Not at all. There is no evidence that the translator’s Greek copy was any more defective than any normal ms would have been. Arzhanov offers no evidence to the contrary. Moreover, as I demonstrated in the book, the translator had a good understanding of a difficult text. He did not yet have a stable tradition of Syriac renderings with which to work, and this is the explanation for his inconsistencies–they are the inconsis-tencies of an experimenter, not those of a confused tyro. This would suggest that, far from being the product of a pre-existing pedagogical tradition, this translator was working in something of a vacuum. He was inventing a field largely de novo, and was remarkably successful.
6. The Case of J
Finally, Arzhanov offers a beneficial analysis of the tradition of Jacob’s translation, something I only touched upon in the book by way of an appendix. A future analysis needs, however, to check again that the errors of MV are also found in BP. There are (see p.287) a few shared MV errors; this “should” mean that these errors are found throughout the tradition back to [ω] and hence “must” be in BP as well. If BP have any right readings where MV are in error, then the stemma will need further rethinking. But this is only a minor suggestion.
Summary
Housman pointed out that “people come upon this field bringing with them prepossessions and preferences; they are not willing to look all facts in the face, nor to draw the most probable conclusion unless it is also the most agreeable conclusion.”2 The easiest way to treat the unicum ms of the Syriac Categories would have been always to assume that the translator was at fault and that the text as transmitted, barring only the most obvious errors, is in all major particulars the text that came off the desk of the translator. Were it so, we could confidently reconstruct his Vorlage and also describe in some detail his technical failings. However, it was not so. The text was poorly treated in the years between original translation and extant copy. The translator, albeit that he was an experimenter and a pioneer, had a strong grip on his task and executed it remarkably well. This places the onus on any editor to make every effort to present to the wider reading public, and especially to editors of the Greek Aristotle, the actual words that the translator most likely wrote, and this requires more conjectural emendation than is found in many other Syriac texts. An editor who surrenders that responsibility might as well just publish an online digital copy of the manuscript.

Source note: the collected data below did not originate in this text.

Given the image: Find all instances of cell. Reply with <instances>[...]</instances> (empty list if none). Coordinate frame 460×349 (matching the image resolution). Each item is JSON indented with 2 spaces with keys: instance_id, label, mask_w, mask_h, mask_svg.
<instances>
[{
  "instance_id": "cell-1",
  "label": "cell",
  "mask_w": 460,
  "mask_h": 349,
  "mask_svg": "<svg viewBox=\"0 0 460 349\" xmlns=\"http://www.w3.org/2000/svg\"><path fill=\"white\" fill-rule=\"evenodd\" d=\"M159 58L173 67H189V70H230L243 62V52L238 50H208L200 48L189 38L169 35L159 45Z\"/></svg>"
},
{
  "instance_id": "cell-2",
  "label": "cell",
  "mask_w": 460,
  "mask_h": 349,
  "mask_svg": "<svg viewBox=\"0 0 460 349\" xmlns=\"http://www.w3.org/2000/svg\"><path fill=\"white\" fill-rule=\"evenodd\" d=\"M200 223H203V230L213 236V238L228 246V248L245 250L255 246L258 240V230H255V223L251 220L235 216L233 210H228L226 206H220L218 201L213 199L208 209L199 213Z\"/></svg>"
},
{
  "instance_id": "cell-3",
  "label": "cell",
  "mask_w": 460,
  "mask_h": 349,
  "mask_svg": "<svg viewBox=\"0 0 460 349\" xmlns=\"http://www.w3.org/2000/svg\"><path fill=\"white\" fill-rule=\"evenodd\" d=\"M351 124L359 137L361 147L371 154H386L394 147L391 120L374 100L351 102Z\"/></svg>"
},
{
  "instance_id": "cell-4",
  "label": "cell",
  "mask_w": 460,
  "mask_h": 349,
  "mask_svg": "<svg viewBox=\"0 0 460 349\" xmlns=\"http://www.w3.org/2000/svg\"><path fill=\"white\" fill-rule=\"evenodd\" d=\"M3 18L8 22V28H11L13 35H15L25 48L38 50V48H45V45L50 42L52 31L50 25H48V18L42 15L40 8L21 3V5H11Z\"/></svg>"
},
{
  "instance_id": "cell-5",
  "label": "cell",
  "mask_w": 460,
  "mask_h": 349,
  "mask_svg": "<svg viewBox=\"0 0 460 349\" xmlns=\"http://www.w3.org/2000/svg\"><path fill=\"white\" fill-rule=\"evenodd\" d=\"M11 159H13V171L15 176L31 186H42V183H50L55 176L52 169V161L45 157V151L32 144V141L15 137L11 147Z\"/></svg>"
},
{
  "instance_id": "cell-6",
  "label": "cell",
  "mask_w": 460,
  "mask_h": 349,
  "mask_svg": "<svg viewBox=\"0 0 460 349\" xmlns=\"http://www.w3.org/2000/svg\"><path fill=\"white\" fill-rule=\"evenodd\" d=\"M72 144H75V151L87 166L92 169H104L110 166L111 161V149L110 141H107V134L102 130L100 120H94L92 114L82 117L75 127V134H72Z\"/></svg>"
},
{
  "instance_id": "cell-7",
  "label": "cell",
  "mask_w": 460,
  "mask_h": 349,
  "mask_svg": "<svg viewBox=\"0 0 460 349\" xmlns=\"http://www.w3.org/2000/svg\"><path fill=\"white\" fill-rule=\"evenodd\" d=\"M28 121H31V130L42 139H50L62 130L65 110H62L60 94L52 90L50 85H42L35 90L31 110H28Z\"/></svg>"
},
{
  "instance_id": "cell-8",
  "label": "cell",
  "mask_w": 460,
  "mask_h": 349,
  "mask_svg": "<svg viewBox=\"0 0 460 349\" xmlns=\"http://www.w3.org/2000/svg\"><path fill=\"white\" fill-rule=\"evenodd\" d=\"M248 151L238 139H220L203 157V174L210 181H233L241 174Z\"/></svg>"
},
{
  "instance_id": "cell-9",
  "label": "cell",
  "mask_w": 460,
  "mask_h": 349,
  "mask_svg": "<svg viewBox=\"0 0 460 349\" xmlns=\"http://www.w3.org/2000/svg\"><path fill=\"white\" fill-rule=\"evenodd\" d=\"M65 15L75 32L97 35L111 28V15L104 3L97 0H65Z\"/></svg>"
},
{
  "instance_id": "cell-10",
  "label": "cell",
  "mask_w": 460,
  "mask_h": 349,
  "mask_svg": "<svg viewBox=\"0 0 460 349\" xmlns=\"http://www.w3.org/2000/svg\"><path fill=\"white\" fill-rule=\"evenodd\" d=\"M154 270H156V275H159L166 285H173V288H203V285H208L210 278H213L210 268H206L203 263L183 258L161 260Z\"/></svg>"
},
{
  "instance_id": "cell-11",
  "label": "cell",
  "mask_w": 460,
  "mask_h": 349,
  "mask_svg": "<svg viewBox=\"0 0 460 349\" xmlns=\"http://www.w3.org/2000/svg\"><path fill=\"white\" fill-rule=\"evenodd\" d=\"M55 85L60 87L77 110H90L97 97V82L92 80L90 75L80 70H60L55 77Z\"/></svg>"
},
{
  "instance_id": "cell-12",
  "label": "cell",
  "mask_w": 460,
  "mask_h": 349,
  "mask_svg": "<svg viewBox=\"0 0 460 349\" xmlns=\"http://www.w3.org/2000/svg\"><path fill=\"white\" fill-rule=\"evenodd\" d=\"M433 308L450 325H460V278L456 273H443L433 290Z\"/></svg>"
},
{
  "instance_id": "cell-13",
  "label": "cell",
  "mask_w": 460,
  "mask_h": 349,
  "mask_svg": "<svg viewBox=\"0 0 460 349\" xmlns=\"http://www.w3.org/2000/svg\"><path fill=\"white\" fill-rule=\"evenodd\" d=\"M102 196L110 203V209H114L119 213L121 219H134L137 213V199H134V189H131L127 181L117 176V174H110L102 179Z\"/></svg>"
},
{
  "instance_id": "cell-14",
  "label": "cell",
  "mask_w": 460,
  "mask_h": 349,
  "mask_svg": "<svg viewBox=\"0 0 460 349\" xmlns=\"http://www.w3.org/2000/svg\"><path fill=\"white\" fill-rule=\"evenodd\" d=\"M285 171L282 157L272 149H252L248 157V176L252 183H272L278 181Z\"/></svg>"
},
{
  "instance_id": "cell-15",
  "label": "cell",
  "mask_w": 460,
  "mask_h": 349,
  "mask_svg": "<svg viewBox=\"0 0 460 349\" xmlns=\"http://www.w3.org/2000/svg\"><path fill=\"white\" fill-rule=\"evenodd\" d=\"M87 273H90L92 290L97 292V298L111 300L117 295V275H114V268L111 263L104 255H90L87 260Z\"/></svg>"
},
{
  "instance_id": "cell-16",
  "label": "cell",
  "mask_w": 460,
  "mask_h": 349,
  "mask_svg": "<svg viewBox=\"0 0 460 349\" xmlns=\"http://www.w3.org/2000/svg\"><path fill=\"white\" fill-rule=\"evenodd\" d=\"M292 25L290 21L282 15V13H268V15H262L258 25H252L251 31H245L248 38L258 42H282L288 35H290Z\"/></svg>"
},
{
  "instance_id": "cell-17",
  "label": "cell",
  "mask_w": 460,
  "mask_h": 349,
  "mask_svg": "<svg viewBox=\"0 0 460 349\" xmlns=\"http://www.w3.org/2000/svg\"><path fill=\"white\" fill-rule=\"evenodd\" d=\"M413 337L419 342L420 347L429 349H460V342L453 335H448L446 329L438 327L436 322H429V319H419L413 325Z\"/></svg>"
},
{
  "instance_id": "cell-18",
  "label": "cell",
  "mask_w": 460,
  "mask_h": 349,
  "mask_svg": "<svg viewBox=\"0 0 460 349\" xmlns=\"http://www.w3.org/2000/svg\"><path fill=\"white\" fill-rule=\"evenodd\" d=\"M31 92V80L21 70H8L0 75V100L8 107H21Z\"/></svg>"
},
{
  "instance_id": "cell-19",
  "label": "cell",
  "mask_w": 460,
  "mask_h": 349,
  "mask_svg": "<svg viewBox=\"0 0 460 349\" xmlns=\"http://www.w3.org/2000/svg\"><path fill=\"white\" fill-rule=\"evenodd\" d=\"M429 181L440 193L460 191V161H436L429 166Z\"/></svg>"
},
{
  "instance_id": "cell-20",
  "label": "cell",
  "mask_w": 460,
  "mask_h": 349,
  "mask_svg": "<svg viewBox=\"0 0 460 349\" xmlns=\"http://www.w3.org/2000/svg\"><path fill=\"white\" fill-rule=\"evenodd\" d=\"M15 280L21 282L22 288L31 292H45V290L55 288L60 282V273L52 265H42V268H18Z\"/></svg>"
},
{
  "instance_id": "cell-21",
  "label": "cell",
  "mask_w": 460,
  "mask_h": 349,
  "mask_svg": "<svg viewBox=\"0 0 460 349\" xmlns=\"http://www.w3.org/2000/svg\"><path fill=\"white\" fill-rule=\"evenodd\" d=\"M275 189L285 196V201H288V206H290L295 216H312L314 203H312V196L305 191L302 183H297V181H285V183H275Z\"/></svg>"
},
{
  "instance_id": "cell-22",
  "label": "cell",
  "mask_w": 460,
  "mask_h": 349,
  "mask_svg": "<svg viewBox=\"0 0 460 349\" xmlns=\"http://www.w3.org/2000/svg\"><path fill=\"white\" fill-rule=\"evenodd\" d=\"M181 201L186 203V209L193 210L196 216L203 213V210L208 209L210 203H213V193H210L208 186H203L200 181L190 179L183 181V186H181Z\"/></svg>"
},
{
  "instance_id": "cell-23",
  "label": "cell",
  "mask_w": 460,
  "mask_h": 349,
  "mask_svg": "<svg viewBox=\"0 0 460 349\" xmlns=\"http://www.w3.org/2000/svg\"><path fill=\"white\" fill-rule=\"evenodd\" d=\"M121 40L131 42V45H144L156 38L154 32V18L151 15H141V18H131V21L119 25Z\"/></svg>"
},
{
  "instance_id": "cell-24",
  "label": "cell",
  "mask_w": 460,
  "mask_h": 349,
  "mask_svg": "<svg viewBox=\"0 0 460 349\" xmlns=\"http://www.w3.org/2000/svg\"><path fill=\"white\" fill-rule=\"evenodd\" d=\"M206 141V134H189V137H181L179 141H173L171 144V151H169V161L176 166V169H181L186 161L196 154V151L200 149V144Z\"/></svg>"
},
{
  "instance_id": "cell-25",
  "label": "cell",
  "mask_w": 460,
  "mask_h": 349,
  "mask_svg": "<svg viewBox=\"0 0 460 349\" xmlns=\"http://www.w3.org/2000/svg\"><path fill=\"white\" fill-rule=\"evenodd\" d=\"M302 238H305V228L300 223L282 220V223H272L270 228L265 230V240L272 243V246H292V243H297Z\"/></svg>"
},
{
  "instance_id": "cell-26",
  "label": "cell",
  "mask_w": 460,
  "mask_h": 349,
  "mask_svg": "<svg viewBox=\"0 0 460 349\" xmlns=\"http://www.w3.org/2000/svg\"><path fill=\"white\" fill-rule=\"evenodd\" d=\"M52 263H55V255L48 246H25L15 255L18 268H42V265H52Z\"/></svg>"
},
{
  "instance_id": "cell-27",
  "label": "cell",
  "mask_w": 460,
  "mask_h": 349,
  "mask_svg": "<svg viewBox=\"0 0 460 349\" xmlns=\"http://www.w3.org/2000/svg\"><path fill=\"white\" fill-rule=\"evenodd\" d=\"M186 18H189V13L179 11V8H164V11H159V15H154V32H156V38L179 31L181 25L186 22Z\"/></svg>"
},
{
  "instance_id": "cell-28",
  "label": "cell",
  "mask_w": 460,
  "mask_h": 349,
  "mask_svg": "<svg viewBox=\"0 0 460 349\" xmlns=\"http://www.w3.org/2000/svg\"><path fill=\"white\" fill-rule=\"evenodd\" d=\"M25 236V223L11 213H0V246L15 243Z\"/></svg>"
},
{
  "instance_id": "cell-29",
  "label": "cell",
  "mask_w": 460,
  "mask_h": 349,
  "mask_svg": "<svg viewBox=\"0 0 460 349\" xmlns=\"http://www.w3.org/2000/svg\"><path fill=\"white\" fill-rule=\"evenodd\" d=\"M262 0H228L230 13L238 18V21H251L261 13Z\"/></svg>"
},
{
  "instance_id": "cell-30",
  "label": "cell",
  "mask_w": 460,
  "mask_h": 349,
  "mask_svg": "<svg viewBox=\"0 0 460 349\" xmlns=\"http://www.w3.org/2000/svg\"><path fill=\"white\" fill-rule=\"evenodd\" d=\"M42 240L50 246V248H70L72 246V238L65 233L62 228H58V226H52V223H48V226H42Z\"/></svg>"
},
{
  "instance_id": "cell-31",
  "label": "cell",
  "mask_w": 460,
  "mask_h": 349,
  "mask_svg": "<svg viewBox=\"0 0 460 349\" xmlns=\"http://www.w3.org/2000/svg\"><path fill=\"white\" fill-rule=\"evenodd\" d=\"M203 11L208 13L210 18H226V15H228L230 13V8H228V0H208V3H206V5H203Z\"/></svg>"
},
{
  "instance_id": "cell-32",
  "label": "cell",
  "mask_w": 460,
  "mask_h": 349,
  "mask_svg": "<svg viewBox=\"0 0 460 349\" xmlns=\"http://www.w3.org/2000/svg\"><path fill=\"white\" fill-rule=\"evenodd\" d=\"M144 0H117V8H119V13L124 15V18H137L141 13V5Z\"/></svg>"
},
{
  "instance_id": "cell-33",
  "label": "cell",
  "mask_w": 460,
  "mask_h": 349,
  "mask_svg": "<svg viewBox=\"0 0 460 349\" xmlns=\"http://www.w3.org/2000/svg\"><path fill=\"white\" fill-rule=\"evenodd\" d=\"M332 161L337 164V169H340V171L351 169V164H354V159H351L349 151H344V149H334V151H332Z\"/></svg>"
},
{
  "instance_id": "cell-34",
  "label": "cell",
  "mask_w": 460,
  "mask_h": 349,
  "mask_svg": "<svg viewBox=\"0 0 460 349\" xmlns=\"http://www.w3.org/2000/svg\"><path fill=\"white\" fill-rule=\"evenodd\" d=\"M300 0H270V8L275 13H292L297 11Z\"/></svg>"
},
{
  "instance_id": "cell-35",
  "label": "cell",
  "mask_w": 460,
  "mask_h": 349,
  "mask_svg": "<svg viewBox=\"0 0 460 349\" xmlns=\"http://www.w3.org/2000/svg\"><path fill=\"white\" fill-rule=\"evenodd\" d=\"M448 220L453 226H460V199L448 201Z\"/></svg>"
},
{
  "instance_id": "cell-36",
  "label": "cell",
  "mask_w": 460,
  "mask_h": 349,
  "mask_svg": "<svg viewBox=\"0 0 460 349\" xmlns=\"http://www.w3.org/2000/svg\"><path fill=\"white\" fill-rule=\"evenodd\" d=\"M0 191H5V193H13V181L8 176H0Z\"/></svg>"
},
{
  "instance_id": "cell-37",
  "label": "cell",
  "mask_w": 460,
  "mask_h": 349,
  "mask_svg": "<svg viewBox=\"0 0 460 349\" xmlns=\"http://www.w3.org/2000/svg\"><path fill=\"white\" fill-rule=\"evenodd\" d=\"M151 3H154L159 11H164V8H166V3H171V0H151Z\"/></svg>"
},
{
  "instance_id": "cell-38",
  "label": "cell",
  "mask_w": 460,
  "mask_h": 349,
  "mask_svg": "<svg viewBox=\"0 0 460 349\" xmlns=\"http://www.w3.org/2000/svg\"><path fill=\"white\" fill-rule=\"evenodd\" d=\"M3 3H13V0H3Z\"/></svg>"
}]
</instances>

Nonetheless the presentation of the material does not, in the event, rely upon this conclusion. The text presented in the edition is, as with any critical edition, a reconstruction based on editorial judgement. The data needed to analyse this editorial work is all present in the footnotes, tersely yet clearly laid out. Where there are errors in the edition, corrigenda are to be welcomed. They are not errors in the principles being applied. Editors such as myself also warmly welcome variant judge-ments on individual emendations–indeed this is how knowledge progresses.
But Arzhanov has mistaken one species of criticism for another. Having found my critical edition a difficult instru-mentum for the realization of his own goal of producing a diplomatic edition of the same text, he has misread both its principles and their application.
Footnotes
1 D. Gutas, Theophrastus On First Principles (Known as his Metaphysics), Brill, Leiden & Boston 2010 (Philosophia Antiqua, 119), p.99.
2 A. E. Housman, “The Application of Thought to Textual Criticism,” Proceedings of the Classical Association 18 (1921), 67-84, at p.71.